→ TEXTO DE ORIGEM:
+++

O inimigo do meu inimigo

Uma conspiração de oficiais nazistas para assassinar Hitler no final da II Guerra já foi tema de vários filmes, e agora os conspiradores foram reconhecidos pelo primeiro-ministro Gerhard Schroeder como “patriotas“.

O reconhecimento tardio não é apenas um equívoco histórico. É também uma tentativa da Alemanha de se reconciliar a qualquer custo com a herança mais maldita que um país já carregou. Mostra que o desconforto alemão com a sua história está longe de acabar.

Esse reconhecimento passa por cima de várias questões importantes. Por uma analogia torta, tenta fazer da tentativa de golpe de Estado uma espécie de ápice da resistência alemã. Tenta fazer crer ao mundo que o nazismo, afinal, não foi a coroação de um longo processo de formação da identidade nacional, e sim a conseqüência de um putsch numa cervejaria de Munique, restrito a uns poucos alucinados. Que a culpa pelo Holocausto não é da Alemanha, mas de uma excrescência histórica específica e impossível de se repetir, antes ou depois.

Infelizmente, não houve absolutamente nada de heróico nesse complô. O que se via ali eram oficiais nazistas, participantes entusiasmados da aventura expansionista e anti-semita alemã, desesperados ante o fracasso iminente. A tentativa de golpe nem longe se assemelha, por exemplo, à atuação dos maquis franceses. Não se tratava de resistência popular ao nazismo, nem mesmo de divergências ideológicas internas. O que estava em jogo, ali, eram as peles daqueles oficiais. Mais que “patriotas”, eram políticos oportunistas que se viam encurralados, percebendo que o sonho megalomaníaco tinha acabado e que precisavam de um expediente que lhes permitisse escapar a um destino que, acertadamente, adivinhavam problemático.

Para que os conspiradores pudessem ser chamados com justiça de “patriotas” seria preciso que se insurgissem contra a base ideológica do nazismo. Seria preciso que acreditassem que o anti-semitismo foi o maior crime já cometido contra o gênero humano; e se isso for pedir demais, deveriam ao menos ter bem claro que as políticas interna e externa nazistas eram moralmente erradas, e não apenas um erro estratégico. Eles não discordavam do arcabouço moral ou ideológico do nazismo: basicamente, achavam apenas que tudo aquilo tinha sido mal conduzido. O problema de Hitler era não ter feito as coisas direito.

Há dois elementos básicos que constituem o nazismo. Um é o totalitarismo político combinado ao tradicional expansionismo teutônico; mas o que realmente o diferencia de outros regimes totalitários, como o fascismo, é o seu conteúdo anti-semita. Nisso a chata da Hannah Arendt (que criou o conceito delirante de “riqueza que não explora”) está corretíssima. A noção hedionda de que se pode estabelecer um sistema mecânico e extremamente funcional para a eliminação total de um povo cujo único crime era descender da tribo de Judá, e transformar isso em política de Estado, foi um momento único na história, e não pode ser esquecido ou minimizado com a glorificação de meros oportunistas.

+++

→ DADOS FORNECIDOS:

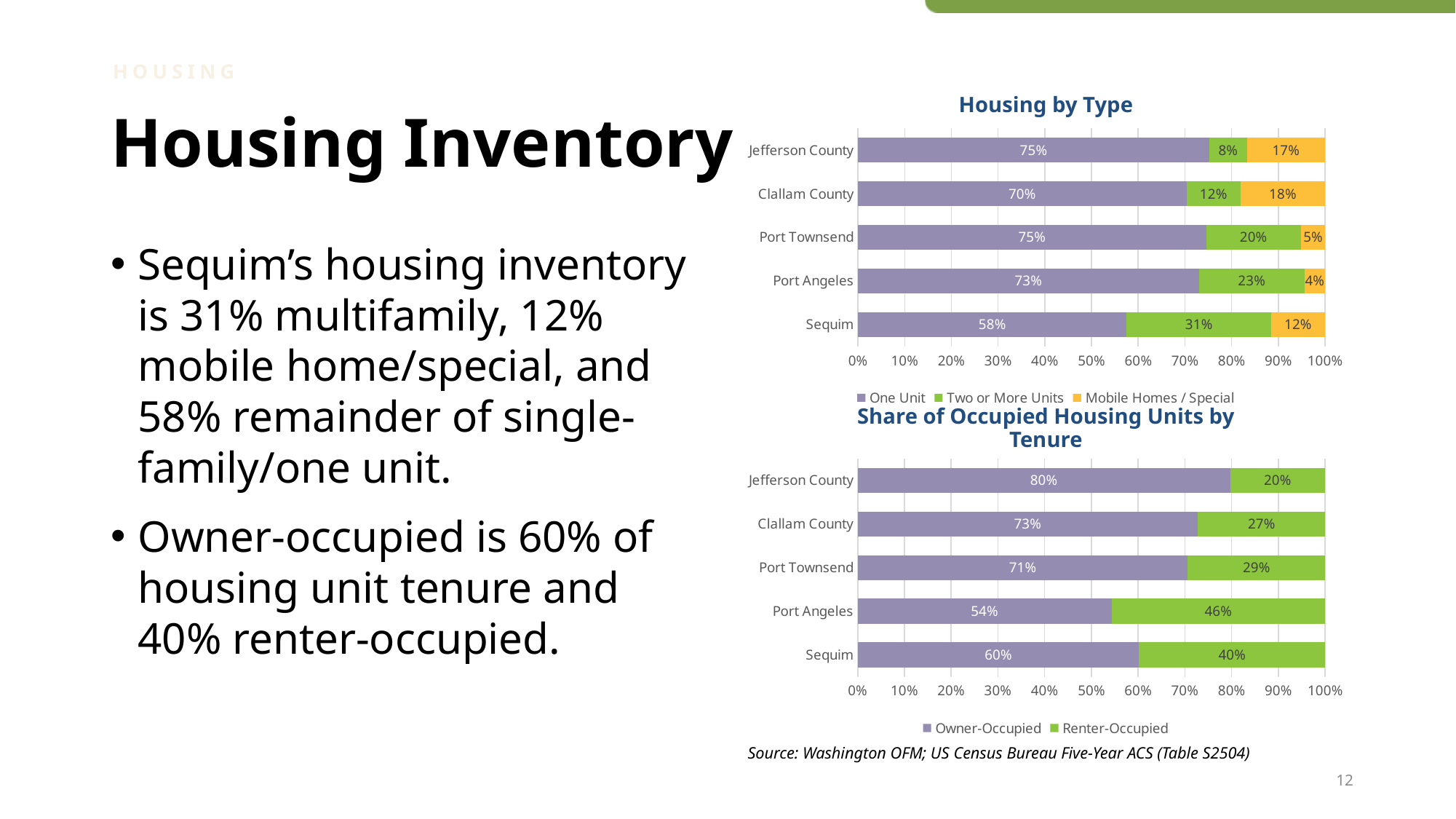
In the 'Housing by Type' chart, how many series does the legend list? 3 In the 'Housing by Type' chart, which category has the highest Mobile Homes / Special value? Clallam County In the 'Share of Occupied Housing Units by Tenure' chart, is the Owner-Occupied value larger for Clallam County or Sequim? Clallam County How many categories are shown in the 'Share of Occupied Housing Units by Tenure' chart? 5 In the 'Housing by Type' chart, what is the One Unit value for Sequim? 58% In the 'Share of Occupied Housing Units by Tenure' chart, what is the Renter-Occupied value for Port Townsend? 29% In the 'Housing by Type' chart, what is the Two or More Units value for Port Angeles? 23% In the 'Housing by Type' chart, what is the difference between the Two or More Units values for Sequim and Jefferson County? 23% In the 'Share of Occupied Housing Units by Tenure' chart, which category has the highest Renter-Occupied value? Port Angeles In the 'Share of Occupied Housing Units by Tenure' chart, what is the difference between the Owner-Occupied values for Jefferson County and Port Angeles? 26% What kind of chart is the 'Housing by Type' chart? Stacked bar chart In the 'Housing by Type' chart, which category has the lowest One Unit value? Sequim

+++

→ FAÇA O SEGUINTE:
(A) Transcreva, do texto sobre o complô contra Hitler, o trecho que começa em “Para que os” e termina em “as coisas direito.”.
(B) Escreva a continuação do texto sobre o complô contra Hitler, começando logo após sua última frase.
Os dados não têm nenhum papel nesta atividade.

→ RESPOSTAS POR TAREFA:
(A)
Para que os conspiradores pudessem ser chamados com justiça de “patriotas” seria preciso que se insurgissem contra a base ideológica do nazismo. Seria preciso que acreditassem que o anti-semitismo foi o maior crime já cometido contra o gênero humano; e se isso for pedir demais, deveriam ao menos ter bem claro que as políticas interna e externa nazistas eram moralmente erradas, e não apenas um erro estratégico. Eles não discordavam do arcabouço moral ou ideológico do nazismo: basicamente, achavam apenas que tudo aquilo tinha sido mal conduzido. O problema de Hitler era não ter feito as coisas direito.

(B)
Não era a Solução Final que horrorizava os conspiradores, muito menos o anti-semitismo; não era sequer a guerra que causou a morte de cerca de 60 milhões de pessoas. O que os amedrontava era a perspectiva de declínio e queda, de fim de suas carreiras. Não são mais patriotas do que Himmler tentando negociar a rendição alemã em meio ao caos de uma Berlim em ruínas, pouco antes de ser expulso do partido por Hitler.

E isso não é patriotismo. É política barata, pragmática, que qualquer vereador de cidade pequena entende e pratica. É sobrevivência. Seria preciso que se revoltassem contra a Noite dos Cristais, contra as meninas judias trancadas nos porões da Alemanha e escrevendo diários de desespero, contra os milhões morrendo na Rússia. Mas não fizeram isso; fizeram apenas o que qualquer rato faz quando o navio está afundando.

Louvar a memória de golpistas de última hora não é resgatar a dignidade alemã. É manipulação barata que visa, unicamente, maquiar a história e tornar um passado degradante algo mais palatável. A Alemanha, 60 anos depois da grande mancha em sua alma, ainda precisa desesperadamente de alguns exemplos que mostrem que o nazismo não pode ser confundido com a própria identidade nacional naquele momento.

Simplismos desse tipo ajudam a obscurecer a compreensão do mais aterrador fenômeno de massas já visto. Dão a ele uma dimensão extraodinária que o desliga do seu processo de construção. Levam o nazismo ao território dos contos de fadas, removendo-o da realidade, dos pequenos oportunismos dos Speer e Göring da vida, e o tornam tão fantástico que é apenas como se fosse um sonho maluco já esquecido.

Talvez isso possa servir de acalanto ao sentimento de honra alemã. Talvez. Se acreditam que “o inimigo do meu inimigo é meu amigo”, talvez isso possa servir como um consolo mínimo. Mas ao fazerem isso se afastam da verdade, e o consolo não se torna sequer um analgésico. Não dá para encontrar a paz com mentiras. A dor e a vergonha vão continuar.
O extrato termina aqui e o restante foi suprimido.